“The works are voyeuristic but ultimately become incredibly intimate. Through my process, I begin with impressions, controlled moments that give perspective with a specific point of view. I then either scrape away or leave a minimal presence of the subject and its environment, this is the beginning of the conversation.”
Michael Angel is an American-Australian artist. He was born in Melbourne, Australia, and moved to New York City, United States in 2001.
Michael Angel is a self-taught artist, who started painting at the age of 5. Influenced by movements such as impressionism, cubism, and expressionism- Angel focuses his eye on the human form and surrounding environments, re-assembling and distorting his subjects and figures in the process.
Angel began his career in Fashion design forging an innovative path as a textile designer with his use of digital print at the early days of the medium, shortly after he launched and ran his own namesake label in New York in the years 2007- 2014, which focused solely on digital print using his own original art. Angel would later incorporate this expansive body of digital artwork by using these textiles in his
artwork.
Angel then turned his focus solely on painting to begin Series 1 in East Hampton, NY. Influenced by artists such as Egon Schiele, Edvard Munch, Francis Bacon, Willem de Kooning, Gerhard Richter and Mark Rothko. Angel’s influences can be seen through his unique blend of gestural abstraction and figuration.
Angel’s show titled ‘Home’ in January 2018, would be his first major step into figuration. The exhibition explored the subject of domesticity through a series of eight new paintings, portraits that were primarily inspired from photographs dating back to his youth.
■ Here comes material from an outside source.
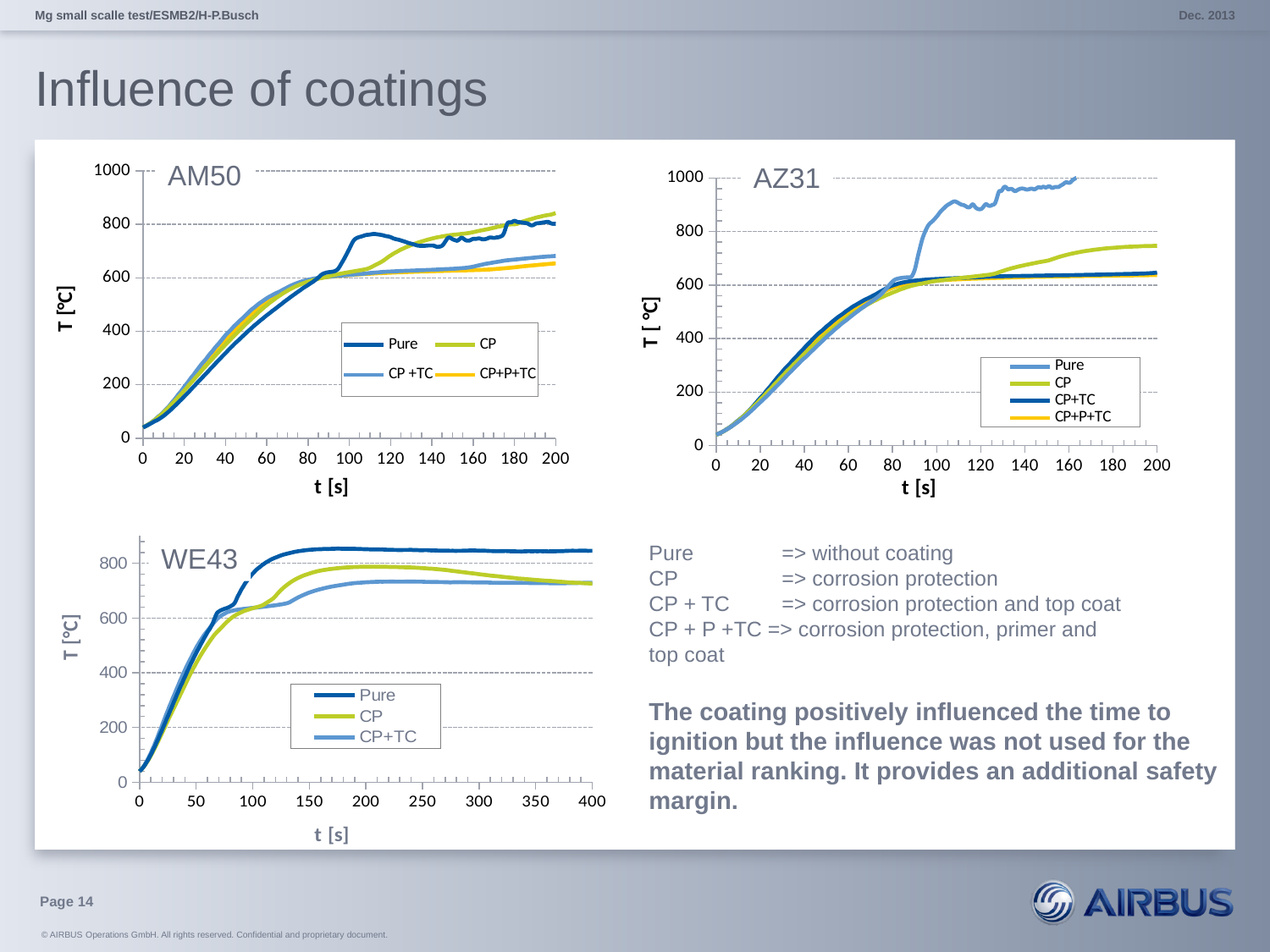
How many series does the legend of the AM50 chart list? 4 In the WE43 chart, which series has the highest temperature at t = 400 s? Pure In the AZ31 chart, which series reaches the highest temperature? Pure In the AM50 chart, is the value for CP at t = 200 s greater or less than 800? greater In the WE43 chart, does the temperature for CP rise or fall between t = 0 s and t = 150 s? rise In the AM50 chart, at t = 200 s, which is larger: CP or CP+P+TC? CP What is the label of the x axis on the AZ31 chart? t [s] In the WE43 chart, is the value for Pure at t = 400 s greater or less than 800? greater In the AM50 chart, is the value for CP+P+TC at t = 200 s greater or less than 800? less What type of chart is the AM50 chart? line chart How many series does the legend of the WE43 chart list? 3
Although far from the total abstraction of some of his earlier works, the canvas scraping of his palette knife technique is still present and serves here to obscure and distort in order to distance the figures and unsettle a narrative of comforting home life. The screen-like grid that recalls his earlier work at the forefront of digital textile design, it is the figures themselves that have a distinct layered impression that gives the viewer a clearer understanding of what he has felt during the process, being able to express the emotion of both subject and artist.